# ROCmPort AI Benchmarking Guide

This document defines how to report performance without overclaiming.

## Reporting Principles

- Compare against a clearly stated baseline.
- Use reproducible runs with fixed input sizes and environment details.
- Include correctness checks before accepting performance numbers.
- Report failures and non-improving cases, not only wins.

## Baseline Definitions

Use one of these and name it explicitly in each table:

- Baseline A: Straight `hipify-clang` output with minimal manual edits.
- Baseline B: Existing hand-written HIP version from the team.

Recommended: use Baseline A for measuring migration automation value.

Quick answer format for live review:

- Q: What is your baseline?
- A: Straight hipify output with minimal compile edits (Baseline A), measured on the same hardware and inputs.

## Required Environment Metadata

Always include:

- GPU model (for example MI300X) and memory size.
- ROCm version, compiler version, and profiler version.
- OS and driver versions.
- Kernel launch parameters and input sizes.
- Number of runs and aggregation rule (median recommended).

## Required Measurement Fields

For each kernel tested, provide:

- Kernel name and workload shape.
- Baseline latency.
- Optimized latency.
- Speedup ratio.
- Correctness status (pass/fail and checksum or tolerance).
- Notes on optimization strategy.

Example table format:

| Kernel | Shape | Baseline (ms) | Optimized (ms) | Speedup | Correctness | Notes |
|---|---|---:|---:|---:|---|---|
| matrix_multiply | 1024x1024 | 12.4 | 9.5 | 1.31x | pass | LDS tiling + wavefront-aware launch |

Include non-win cases in the same table.

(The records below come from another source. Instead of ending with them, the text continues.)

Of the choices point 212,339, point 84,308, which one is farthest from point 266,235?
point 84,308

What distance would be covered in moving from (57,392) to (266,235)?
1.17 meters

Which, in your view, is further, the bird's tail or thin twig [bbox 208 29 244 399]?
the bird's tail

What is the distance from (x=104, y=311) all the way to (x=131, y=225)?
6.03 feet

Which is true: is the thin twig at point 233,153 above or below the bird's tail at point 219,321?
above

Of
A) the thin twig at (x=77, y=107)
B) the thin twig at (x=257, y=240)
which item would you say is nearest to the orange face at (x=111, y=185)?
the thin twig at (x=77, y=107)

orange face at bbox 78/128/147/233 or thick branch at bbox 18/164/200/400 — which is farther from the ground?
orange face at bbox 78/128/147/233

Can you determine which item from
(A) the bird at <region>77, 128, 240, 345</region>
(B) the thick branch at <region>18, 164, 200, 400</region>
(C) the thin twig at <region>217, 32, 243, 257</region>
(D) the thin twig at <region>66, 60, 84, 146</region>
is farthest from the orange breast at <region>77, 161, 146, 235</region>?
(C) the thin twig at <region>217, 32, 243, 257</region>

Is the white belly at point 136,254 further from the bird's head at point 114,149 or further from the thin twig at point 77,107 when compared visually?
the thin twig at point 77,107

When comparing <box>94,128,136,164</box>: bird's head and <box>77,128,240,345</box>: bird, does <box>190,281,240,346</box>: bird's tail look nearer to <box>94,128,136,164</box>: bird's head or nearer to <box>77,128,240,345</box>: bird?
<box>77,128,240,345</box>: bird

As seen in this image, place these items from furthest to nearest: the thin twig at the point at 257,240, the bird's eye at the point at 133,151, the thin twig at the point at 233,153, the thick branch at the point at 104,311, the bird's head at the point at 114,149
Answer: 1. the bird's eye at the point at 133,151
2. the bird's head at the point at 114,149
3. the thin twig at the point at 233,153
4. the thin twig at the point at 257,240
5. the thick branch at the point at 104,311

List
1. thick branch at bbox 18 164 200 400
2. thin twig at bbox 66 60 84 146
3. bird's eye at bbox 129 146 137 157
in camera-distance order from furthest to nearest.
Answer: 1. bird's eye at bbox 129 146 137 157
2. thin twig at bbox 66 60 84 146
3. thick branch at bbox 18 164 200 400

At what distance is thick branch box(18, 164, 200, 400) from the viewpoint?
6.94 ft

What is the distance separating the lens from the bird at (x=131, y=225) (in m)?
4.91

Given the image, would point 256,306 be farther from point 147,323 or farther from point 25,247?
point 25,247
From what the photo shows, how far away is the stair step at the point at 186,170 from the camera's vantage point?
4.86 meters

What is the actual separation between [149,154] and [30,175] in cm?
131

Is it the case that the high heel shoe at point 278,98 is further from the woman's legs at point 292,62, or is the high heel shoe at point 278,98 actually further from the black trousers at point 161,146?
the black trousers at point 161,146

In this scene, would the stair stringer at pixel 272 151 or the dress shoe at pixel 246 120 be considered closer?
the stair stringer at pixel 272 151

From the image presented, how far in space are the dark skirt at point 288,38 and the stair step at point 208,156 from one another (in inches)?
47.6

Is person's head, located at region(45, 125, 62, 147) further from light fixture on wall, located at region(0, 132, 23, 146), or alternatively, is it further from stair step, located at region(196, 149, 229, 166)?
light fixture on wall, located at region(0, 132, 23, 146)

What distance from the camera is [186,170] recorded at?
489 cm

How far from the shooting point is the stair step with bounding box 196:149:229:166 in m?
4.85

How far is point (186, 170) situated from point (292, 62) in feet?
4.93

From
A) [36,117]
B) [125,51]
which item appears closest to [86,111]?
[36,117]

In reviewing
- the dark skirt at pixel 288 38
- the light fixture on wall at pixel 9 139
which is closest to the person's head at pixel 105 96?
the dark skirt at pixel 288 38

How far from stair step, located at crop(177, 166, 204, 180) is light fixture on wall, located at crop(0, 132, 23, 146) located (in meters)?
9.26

Example:

| Kernel | Shape | Baseline (ms) | Optimized (ms) | Speedup | Correctness | Notes |
|---|---|---:|---:|---:|---|---|
| sparse_scatter | 4M elements | 6.0 | 6.3 | 0.95x | pass | Irregular access pattern; optimization did not help |

## Reproducibility Checklist

Before publishing numbers, verify all items:

- Same input set for baseline and optimized runs.
- Warm-up runs excluded or consistently handled.
- At least 3 measured runs (prefer 5+) with median reported.
- No hidden manual edits after optimization output unless documented.
- Full command lines and profiler artifacts retained.

## Evidence Package for Review

A technical review package should include:

- CUDA source input.
- Baseline HIP output.
- Optimized HIP output.
- Compile logs and profiler summaries.
- Final report explaining what changed and why.

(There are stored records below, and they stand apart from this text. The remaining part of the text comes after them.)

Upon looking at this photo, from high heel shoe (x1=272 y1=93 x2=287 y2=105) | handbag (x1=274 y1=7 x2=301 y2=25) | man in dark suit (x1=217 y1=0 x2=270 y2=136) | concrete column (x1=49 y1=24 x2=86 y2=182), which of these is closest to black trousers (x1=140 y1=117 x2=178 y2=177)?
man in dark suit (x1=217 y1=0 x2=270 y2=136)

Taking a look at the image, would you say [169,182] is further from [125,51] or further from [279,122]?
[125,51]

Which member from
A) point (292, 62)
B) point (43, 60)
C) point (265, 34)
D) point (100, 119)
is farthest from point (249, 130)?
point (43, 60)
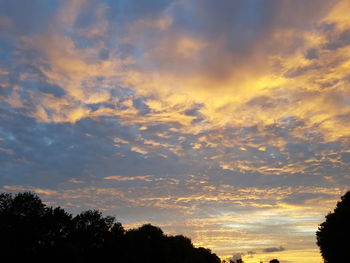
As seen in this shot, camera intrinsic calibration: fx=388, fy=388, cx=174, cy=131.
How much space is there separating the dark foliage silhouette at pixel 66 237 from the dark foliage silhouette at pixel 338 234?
44.2 metres

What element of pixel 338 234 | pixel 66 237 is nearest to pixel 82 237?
pixel 66 237

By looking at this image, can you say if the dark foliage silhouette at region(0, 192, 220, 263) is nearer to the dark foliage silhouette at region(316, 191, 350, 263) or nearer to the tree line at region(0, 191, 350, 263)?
the tree line at region(0, 191, 350, 263)

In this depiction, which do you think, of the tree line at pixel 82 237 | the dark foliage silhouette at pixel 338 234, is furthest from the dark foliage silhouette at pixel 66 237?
the dark foliage silhouette at pixel 338 234

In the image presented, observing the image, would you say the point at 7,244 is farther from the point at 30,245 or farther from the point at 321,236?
the point at 321,236

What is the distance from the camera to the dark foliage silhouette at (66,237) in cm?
8175

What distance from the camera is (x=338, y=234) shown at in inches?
3009

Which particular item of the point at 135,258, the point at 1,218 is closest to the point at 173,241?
the point at 135,258

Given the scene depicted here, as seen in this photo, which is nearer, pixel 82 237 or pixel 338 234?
pixel 338 234

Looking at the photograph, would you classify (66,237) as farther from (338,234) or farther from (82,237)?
(338,234)

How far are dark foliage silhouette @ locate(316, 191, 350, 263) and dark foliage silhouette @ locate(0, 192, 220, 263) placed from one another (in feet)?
145

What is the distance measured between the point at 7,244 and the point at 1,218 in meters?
7.04

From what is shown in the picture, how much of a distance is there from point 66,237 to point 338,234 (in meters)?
64.8

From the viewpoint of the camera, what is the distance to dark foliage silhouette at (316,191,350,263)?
74938mm

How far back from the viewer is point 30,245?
85625mm
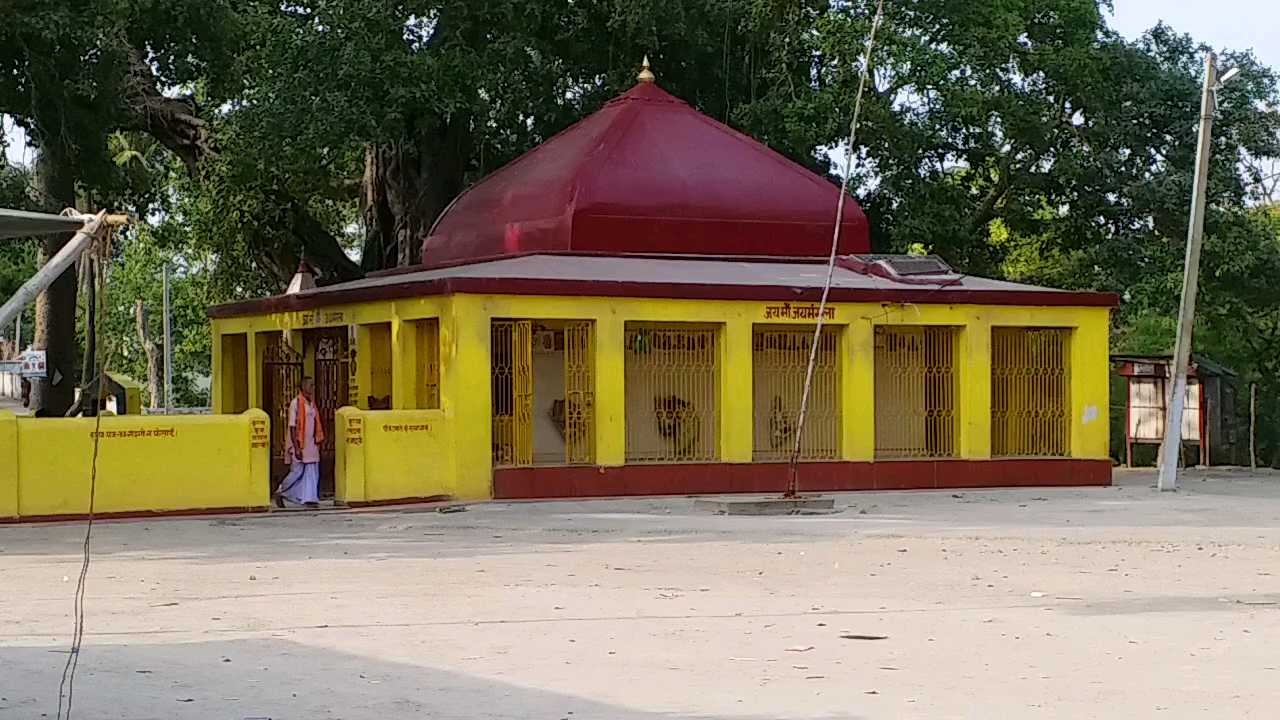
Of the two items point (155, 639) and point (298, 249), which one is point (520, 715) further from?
point (298, 249)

## Interpreting Results Responsibly

- Some kernels will regress or fail initially; this is normal for migration.
- Improvement ranges vary by memory behavior, occupancy, and control-flow patterns.
- Do not claim universal speedups.

Preferred claim style:

"ROCmPort AI improved X out of Y tested kernels against a stated baseline under reproducible MI300X conditions."

## Current Repository Status

The repository includes demo kernels intended to exercise migration behavior.
Treat any sample numbers as demonstrations unless accompanied by full reproducibility artifacts from your environment.